Além da venda dos produtos adulterados, o mercado também fornecia esses alimentos aos próprios funcionários, o que teria provocado episódios de mal-estar entre os colaboradores. Ainda de acordo com o relato, a empresa proibia os trabalhadores de levarem marmitas.
Local insalubre
Os funcionários afirmaram ainda que conviviam com roedores no ambiente de trabalho e que frequentemente precisavam limpar fezes e urina dos animais.
Decisão da Justiça
Após provas testemunhais confirmarem não apenas as condições degradantes do ambiente, mas também que os alimentos adulterados eram servidos aos funcionários, o juiz classificou o caso como de extrema gravidade.
Na decisão, o juiz considerou que a conduta da empresa feriu a dignidade do trabalhador, ao submetê-lo a um cenário de angústia e repulsa moral.
O que diz o mercado?
Em nota, a empresa afirmou que sempre pautou sua atuação pelo cumprimento da legislação trabalhista, sanitária e das normas de segurança de alimentos aplicáveis às suas atividades.

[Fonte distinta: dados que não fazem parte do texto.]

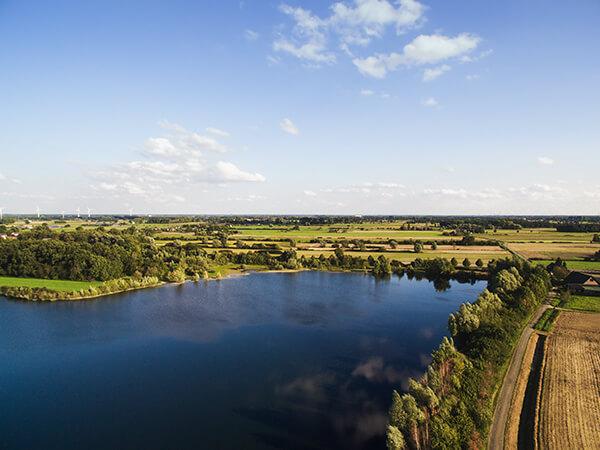 NRW Luftaufnahmen See Landschaft Ruhrgebiet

O mercado destacou ainda seu compromisso com a qualidade dos produtos, a segurança dos consumidores e as condições de trabalho dos colaboradores, afirmando possuir políticas internas rigorosas de controle de qualidade e segurança dos alimentos, além de protocolos operacionais e equipes treinadas.
A empresa informou também que recorrerá da decisão judicial e apresentará às instâncias competentes os elementos que sustentam sua discordância em relação ao entendimento adotado na sentença.